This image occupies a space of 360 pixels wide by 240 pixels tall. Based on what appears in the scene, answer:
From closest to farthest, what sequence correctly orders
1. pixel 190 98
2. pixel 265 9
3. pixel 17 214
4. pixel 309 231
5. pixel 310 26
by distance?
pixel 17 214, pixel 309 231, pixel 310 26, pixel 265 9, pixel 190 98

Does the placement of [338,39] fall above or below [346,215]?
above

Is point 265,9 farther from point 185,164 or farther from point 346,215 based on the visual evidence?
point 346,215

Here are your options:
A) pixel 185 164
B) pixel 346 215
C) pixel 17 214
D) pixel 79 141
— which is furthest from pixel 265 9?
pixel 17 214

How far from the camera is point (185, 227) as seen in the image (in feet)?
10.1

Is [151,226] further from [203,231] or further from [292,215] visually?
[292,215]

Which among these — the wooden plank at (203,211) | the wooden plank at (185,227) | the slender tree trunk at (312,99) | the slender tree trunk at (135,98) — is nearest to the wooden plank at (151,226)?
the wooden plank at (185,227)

> **Goal**: Give again only the lines starting at the one that contains "Does the placement" and running to the end of the data.

> **Exercise response**:
Does the placement of [338,39] fall above or below [346,215]?
above

Is point 265,9 farther from point 185,164 or farther from point 346,215 based on the visual evidence?
point 346,215

Here are your options:
A) pixel 185 164
B) pixel 346 215
C) pixel 17 214
D) pixel 79 141
— which is furthest from pixel 265 9?
pixel 17 214

How far from the camera is point (185, 227) as seen in the image (in feet)?
10.1

Is [151,226] further from [203,231] or further from [292,215] visually?
[292,215]

Which among these — the wooden plank at (203,211) | the wooden plank at (185,227) | the slender tree trunk at (312,99) | the slender tree trunk at (135,98) — is nearest to the wooden plank at (151,226)?
the wooden plank at (185,227)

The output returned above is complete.